Thursday, November 13, 2008

The GOP strategy for next year

My reflexes are a bit slow on this one.

On Monday night, Michael Medved spent a portion of his radio program talking about ways the GOP might improve its election prospects. He mentioned things like encouraging marriage because married folks tended to vote for McCain (52 percent, if I remember correctly).

I hope he's kidding, since Medved usually provides excellent arguments.

There's pretty much one way to win elections. Convince people that your party will do the sorts of things they want done in office.
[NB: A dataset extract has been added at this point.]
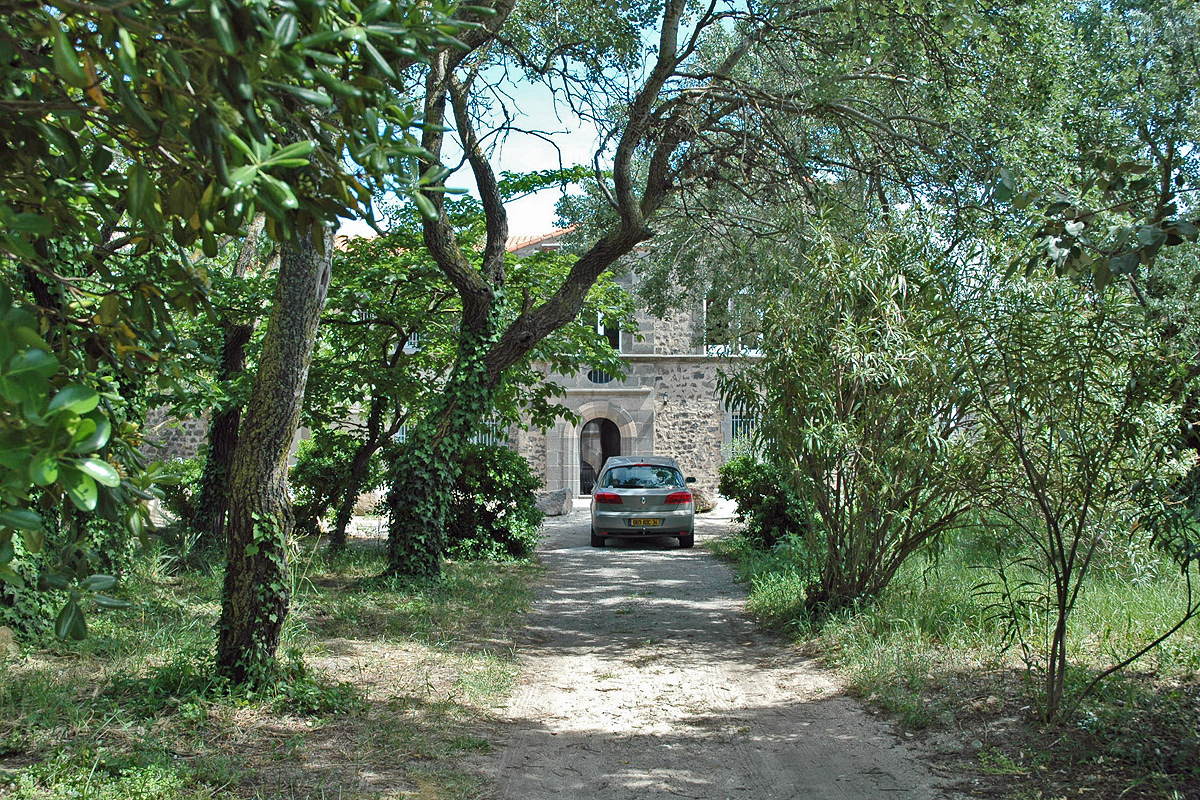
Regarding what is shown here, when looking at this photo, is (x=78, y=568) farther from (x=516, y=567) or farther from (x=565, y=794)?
(x=516, y=567)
Now, that might appear to feed into Medved's argument, since the GOP has a somewhat friendlier view of traditional marriage (the type that dominates the married demographic), but support from that demographic is fluid. Suppose, for example, that three percent of the U.S. population is homosexual, homosexual marriages are legally recognized and all three percent get married. Abracadabra, the demographic shifts.

It isn't marriage per se that results in an electoral edge for the GOP among marrieds. It is the ideology more likely associated with marriage, at least for now.

So, the GOP strategy is simple to identify and challenging to implement: Identify the (conservative) actions that our center-right nation is after and then communicate that to the electorate. Hand in hand with that, educate people as to why voting themselves into the pockets of the rich is ultimately a bad idea. The latter is a traditional key appeal of the Democratic Party, and the work of educating people will be difficult. Our educational system and our entertainment industry tend to reinforce socialistic thinking. Both are huge influences.